Through our unique stitching and latency pipeline we have enabled ultra-fast encoding, re-projection and streaming in less than the blink of an eye. When we say real-time, we mean real-time. Using WebVR as a development structure our beta platform conVRsation™ allows for virtual reality chatrooms broadcast over an internet connection.

The platform is available for demo as we believe that VR is the next major social platform. 




Using advanced stereoscopic capture for depth measurement, object recognition and planar tracking we deliver virtual environments that can easily be optimized for Augmented Reality (AR) object insertion with advanced occlusion.

True Virtual Reality (VR) capture is the combination of 360 video and depth perception; using our proprietary cameras and stitching software, we deliver zero-latency solutions for fully immersive and high quality virtual reality capture. Register for a demo to see our camera in action here.



ADAS (Advanced Driver Assistance Systems)

The Suometry™ omnistereo™ camera can materially improve the capability and quality of ADAS vision systems, and potentially reduce the cost of introducing advanced imaging in vehicles.

With its real time performance and 360° field of view, the camera can address everything from long-range distance measurement and vision, to short range exterior monitoring, to interior cabin monitoring.

The baseline between cameras can run from 2.5” out to an extreme hyper-stereo configuration. The hyper-stereo baseline enables the camera to calculate depth with much better accuracy at much greater distances. 
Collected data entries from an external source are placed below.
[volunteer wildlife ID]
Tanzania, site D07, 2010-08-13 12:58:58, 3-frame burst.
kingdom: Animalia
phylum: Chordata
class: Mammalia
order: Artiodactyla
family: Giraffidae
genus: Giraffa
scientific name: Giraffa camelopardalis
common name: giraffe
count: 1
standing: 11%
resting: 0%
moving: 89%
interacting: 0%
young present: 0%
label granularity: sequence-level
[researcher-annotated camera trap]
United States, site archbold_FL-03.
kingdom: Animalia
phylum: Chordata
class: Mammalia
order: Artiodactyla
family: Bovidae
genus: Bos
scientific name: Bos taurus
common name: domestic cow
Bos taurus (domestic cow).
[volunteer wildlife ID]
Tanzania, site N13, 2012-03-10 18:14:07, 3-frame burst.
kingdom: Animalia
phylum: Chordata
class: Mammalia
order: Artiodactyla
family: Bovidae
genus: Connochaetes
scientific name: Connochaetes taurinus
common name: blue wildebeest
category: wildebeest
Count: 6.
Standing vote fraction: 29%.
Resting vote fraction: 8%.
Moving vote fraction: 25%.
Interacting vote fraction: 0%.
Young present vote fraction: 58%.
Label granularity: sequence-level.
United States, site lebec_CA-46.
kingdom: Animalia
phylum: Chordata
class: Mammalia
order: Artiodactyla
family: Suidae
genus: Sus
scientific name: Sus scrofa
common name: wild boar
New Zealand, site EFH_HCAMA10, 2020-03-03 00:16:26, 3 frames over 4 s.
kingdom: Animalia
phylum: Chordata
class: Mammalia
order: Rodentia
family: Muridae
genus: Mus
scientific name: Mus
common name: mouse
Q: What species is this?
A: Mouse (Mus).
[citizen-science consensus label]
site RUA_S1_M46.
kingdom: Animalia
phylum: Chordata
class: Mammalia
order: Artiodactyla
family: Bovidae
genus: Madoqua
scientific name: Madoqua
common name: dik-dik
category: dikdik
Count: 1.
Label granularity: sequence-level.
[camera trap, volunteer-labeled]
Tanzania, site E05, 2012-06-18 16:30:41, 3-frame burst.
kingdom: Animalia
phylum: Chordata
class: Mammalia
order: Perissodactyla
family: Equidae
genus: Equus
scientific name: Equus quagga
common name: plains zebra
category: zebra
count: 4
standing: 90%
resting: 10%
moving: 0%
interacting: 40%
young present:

The Suometry™ omnistereo™ camera also has the potential to materially improve machine learning and training. First, because the image processing time is so fast and requires so few computational resources, substantially more stereoscopic data can be generated for machine training.

Second, when used in a hyper-stereo configuration, it can also provide additional depth information to correlate with LIDAR and for creation of or validation against ground truth.

Third, the addition of full 360 stereoscopic data could improve the overall quality of object identification, especially for objects that are in motion or are partially occluded at different angles.